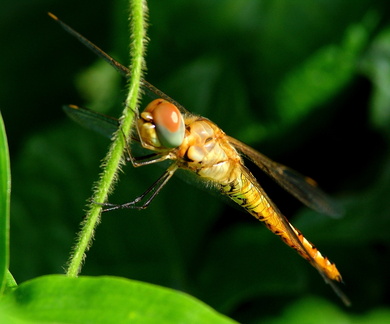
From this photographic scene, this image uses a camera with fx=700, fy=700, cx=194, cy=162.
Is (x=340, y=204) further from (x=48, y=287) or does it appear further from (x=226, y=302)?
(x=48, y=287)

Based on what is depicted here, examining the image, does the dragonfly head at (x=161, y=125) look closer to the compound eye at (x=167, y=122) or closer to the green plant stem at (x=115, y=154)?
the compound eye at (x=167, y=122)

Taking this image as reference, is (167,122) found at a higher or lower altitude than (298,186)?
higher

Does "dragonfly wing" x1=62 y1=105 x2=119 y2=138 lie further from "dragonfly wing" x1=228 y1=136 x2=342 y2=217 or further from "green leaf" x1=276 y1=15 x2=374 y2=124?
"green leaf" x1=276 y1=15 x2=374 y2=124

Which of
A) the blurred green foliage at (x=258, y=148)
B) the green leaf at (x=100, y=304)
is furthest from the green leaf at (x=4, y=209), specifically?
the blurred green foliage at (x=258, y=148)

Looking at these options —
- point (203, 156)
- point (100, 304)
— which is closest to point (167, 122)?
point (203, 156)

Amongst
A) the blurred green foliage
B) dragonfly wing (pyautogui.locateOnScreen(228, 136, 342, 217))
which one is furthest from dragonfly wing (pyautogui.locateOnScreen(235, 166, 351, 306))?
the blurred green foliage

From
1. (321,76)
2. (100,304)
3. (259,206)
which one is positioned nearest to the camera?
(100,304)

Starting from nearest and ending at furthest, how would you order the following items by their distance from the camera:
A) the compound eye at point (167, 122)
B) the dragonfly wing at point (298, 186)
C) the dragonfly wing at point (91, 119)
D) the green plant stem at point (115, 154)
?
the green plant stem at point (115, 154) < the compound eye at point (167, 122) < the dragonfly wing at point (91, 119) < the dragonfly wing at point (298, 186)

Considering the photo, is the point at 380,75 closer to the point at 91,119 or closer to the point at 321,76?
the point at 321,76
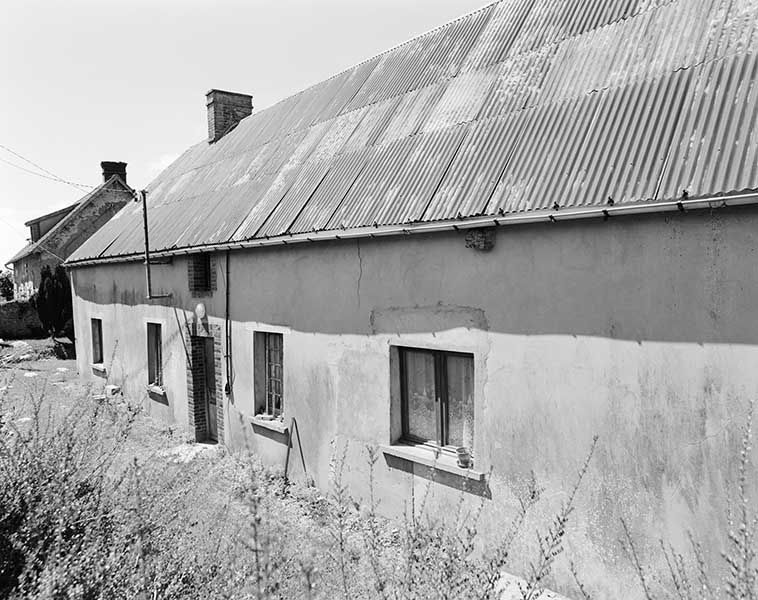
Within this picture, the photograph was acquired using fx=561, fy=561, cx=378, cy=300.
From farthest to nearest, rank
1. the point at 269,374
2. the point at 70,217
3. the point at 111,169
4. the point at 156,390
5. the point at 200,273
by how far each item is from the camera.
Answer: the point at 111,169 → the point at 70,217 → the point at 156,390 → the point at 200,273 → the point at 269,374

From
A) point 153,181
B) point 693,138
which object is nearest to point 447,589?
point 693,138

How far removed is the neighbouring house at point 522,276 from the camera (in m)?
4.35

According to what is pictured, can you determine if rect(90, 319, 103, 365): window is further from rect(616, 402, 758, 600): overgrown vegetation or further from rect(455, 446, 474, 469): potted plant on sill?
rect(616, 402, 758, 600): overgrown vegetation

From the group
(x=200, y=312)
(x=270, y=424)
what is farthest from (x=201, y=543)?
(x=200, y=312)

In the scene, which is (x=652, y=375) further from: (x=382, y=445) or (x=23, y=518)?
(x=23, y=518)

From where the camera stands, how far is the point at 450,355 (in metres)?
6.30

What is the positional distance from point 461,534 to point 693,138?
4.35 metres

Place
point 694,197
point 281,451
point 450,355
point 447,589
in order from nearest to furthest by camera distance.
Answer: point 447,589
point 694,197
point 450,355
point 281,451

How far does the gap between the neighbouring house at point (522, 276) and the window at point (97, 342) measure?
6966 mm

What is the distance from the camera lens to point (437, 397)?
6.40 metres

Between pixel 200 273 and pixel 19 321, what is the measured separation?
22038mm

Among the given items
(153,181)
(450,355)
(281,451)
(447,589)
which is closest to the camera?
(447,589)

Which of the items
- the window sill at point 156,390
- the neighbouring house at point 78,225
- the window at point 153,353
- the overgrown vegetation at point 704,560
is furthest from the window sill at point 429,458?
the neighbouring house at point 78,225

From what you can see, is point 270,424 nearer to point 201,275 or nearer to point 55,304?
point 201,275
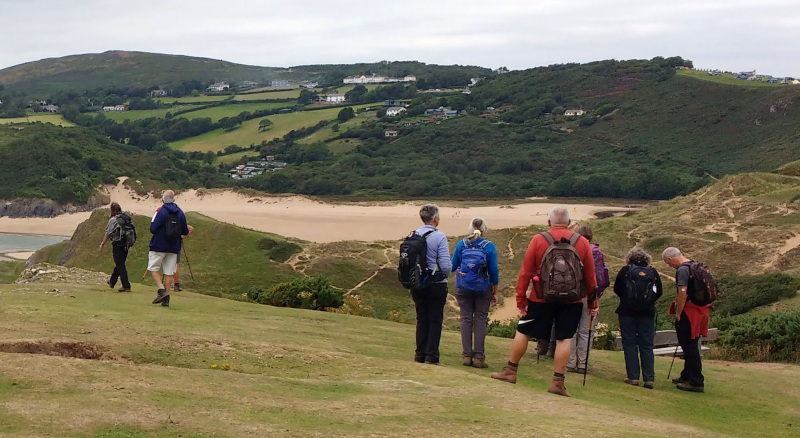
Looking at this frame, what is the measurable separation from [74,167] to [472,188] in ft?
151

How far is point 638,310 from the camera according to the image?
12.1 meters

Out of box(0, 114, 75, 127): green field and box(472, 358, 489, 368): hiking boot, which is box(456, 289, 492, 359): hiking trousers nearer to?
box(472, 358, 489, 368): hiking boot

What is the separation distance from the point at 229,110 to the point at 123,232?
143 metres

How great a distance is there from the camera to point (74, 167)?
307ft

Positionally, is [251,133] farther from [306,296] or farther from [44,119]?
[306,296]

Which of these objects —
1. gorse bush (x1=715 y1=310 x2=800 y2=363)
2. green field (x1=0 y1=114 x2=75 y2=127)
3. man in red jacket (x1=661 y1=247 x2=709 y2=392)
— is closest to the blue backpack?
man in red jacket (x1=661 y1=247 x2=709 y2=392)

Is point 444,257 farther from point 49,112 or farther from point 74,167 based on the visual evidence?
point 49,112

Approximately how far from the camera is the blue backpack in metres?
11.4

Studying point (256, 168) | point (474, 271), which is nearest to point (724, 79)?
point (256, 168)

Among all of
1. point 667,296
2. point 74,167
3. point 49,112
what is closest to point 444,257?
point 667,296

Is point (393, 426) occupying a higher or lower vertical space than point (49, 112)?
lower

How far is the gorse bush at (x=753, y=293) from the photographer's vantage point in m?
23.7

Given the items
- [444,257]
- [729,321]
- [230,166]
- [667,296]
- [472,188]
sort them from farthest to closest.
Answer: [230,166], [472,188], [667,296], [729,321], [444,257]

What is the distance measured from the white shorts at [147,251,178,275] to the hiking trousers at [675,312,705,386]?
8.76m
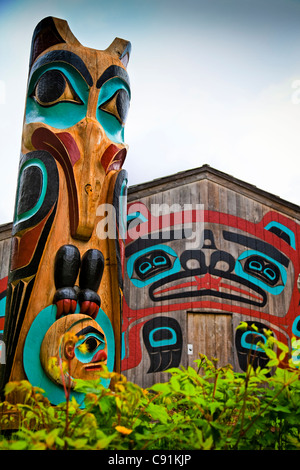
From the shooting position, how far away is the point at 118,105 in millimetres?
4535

· · · · · · ·

● **WHAT YOU SHOULD DO**: Except for the pictures, copy every line of the records above exactly.

● **WRITTEN ANSWER**:
From this photographic scene, this image uses a camera with fx=700, fy=700, cx=194, cy=162.
Is (x=340, y=204) further from (x=48, y=287) or does it appear further from (x=226, y=302)?
(x=48, y=287)

Based on what is depicted here, examining the image, does the dragonfly head at (x=161, y=125) look closer to the compound eye at (x=167, y=122) or closer to the green plant stem at (x=115, y=154)?
the compound eye at (x=167, y=122)

Taking this image as reference, is (167,122) found at a higher or lower altitude than (298,186)?
higher

Does "dragonfly wing" x1=62 y1=105 x2=119 y2=138 lie further from "dragonfly wing" x1=228 y1=136 x2=342 y2=217 or further from "green leaf" x1=276 y1=15 x2=374 y2=124?
"green leaf" x1=276 y1=15 x2=374 y2=124

Which of
A) the blurred green foliage at (x=258, y=148)
B) the green leaf at (x=100, y=304)
is furthest from the green leaf at (x=4, y=209), specifically?
the blurred green foliage at (x=258, y=148)

Looking at these options —
- point (203, 156)
- point (100, 304)
— which is closest to point (167, 122)?
point (203, 156)

Amongst
A) the blurred green foliage
B) dragonfly wing (pyautogui.locateOnScreen(228, 136, 342, 217))
which one is furthest from dragonfly wing (pyautogui.locateOnScreen(235, 166, 351, 306))?
the blurred green foliage

From
1. (321,76)
2. (100,304)
3. (259,206)
which one is positioned nearest to the camera?
(100,304)

Starting from nearest and ending at furthest, how would you order the following items by their distance from the camera:
A) the compound eye at point (167, 122)
B) the dragonfly wing at point (298, 186)
C) the dragonfly wing at point (91, 119)
D) the green plant stem at point (115, 154)
?
the green plant stem at point (115, 154) < the compound eye at point (167, 122) < the dragonfly wing at point (91, 119) < the dragonfly wing at point (298, 186)

Considering the photo, is the point at 380,75 closer to the point at 91,119 or closer to the point at 321,76?
the point at 321,76
Within this picture, the photograph was acquired using fx=561, fy=561, cx=378, cy=300.
From farthest to nearest, rank
1. the point at 269,374
2. the point at 70,217
3. the point at 111,169
4. the point at 156,390
5. the point at 200,273
by how far each item is from the camera.
Answer: the point at 111,169 → the point at 70,217 → the point at 156,390 → the point at 200,273 → the point at 269,374

From
A) point 153,181
B) point 693,138
which object is nearest to point 447,589?
point 693,138

How far removed is the neighbouring house at point 522,276 from the camera (in m)?
4.35

According to what is pictured, can you determine if rect(90, 319, 103, 365): window is further from rect(616, 402, 758, 600): overgrown vegetation or further from rect(455, 446, 474, 469): potted plant on sill?
rect(616, 402, 758, 600): overgrown vegetation

From the group
(x=200, y=312)
(x=270, y=424)
what is farthest from (x=201, y=543)?
(x=200, y=312)

In the scene, which is (x=652, y=375) further from: (x=382, y=445) or (x=23, y=518)?
(x=23, y=518)

From where the camera stands, how far is the point at 450,355 (in metres)?
6.30

What is the positional distance from point 461,534 to point 693,138?
4.35 metres

Place
point 694,197
point 281,451
point 450,355
point 447,589
in order from nearest to furthest by camera distance.
Answer: point 447,589
point 694,197
point 450,355
point 281,451

How far does the gap between the neighbouring house at point (522, 276) and the window at point (97, 342) measure?
6966 mm

What is the distance from the camera lens to point (437, 397)?
6.40 metres

Between pixel 200 273 and pixel 19 321, what is the measured separation?
22038mm

Among the given items
(153,181)
(450,355)
(281,451)
(447,589)
which is closest to the camera?
(447,589)

Which of the items
- the window sill at point 156,390
- the neighbouring house at point 78,225
- the window at point 153,353
- the overgrown vegetation at point 704,560
is furthest from the window sill at point 429,458?
the neighbouring house at point 78,225

From what you can see, is point 270,424 nearer to point 201,275 or nearer to point 55,304?
point 201,275
Looking at this frame, what is the measurable separation from [74,167] to [472,188] in ft?
151

How far is point 638,310 from the camera according to the image?
12.1 meters

Out of box(0, 114, 75, 127): green field and box(472, 358, 489, 368): hiking boot, which is box(456, 289, 492, 359): hiking trousers nearer to?
box(472, 358, 489, 368): hiking boot

What is the separation distance from the point at 229,110 to the point at 123,232?
143 metres

How great a distance is there from the camera to point (74, 167)?
307ft

Positionally, is [251,133] farther from [306,296] or farther from [44,119]?
[306,296]

Which of these objects —
1. gorse bush (x1=715 y1=310 x2=800 y2=363)
2. green field (x1=0 y1=114 x2=75 y2=127)
3. man in red jacket (x1=661 y1=247 x2=709 y2=392)
— is closest to the blue backpack?
man in red jacket (x1=661 y1=247 x2=709 y2=392)

Is point 444,257 farther from point 49,112 or farther from point 74,167 based on the visual evidence?
point 49,112

Approximately how far from the camera is the blue backpack in metres?
11.4

Studying point (256, 168) | point (474, 271), which is nearest to point (724, 79)?
point (256, 168)

Among all of
1. point 667,296
2. point 74,167
3. point 49,112
what is closest to point 444,257?
point 667,296

Is point (393, 426) occupying a higher or lower vertical space than point (49, 112)?
lower

How far is the gorse bush at (x=753, y=293) from the photographer's vantage point in m?
23.7

Given the items
- [444,257]
- [729,321]
- [230,166]
- [667,296]
- [472,188]
sort them from farthest to closest.
Answer: [230,166], [472,188], [667,296], [729,321], [444,257]

What is the distance measured from the white shorts at [147,251,178,275] to the hiking trousers at [675,312,705,386]?
8.76m
From the shooting position, how far away is the point at 118,105 in millimetres?
4535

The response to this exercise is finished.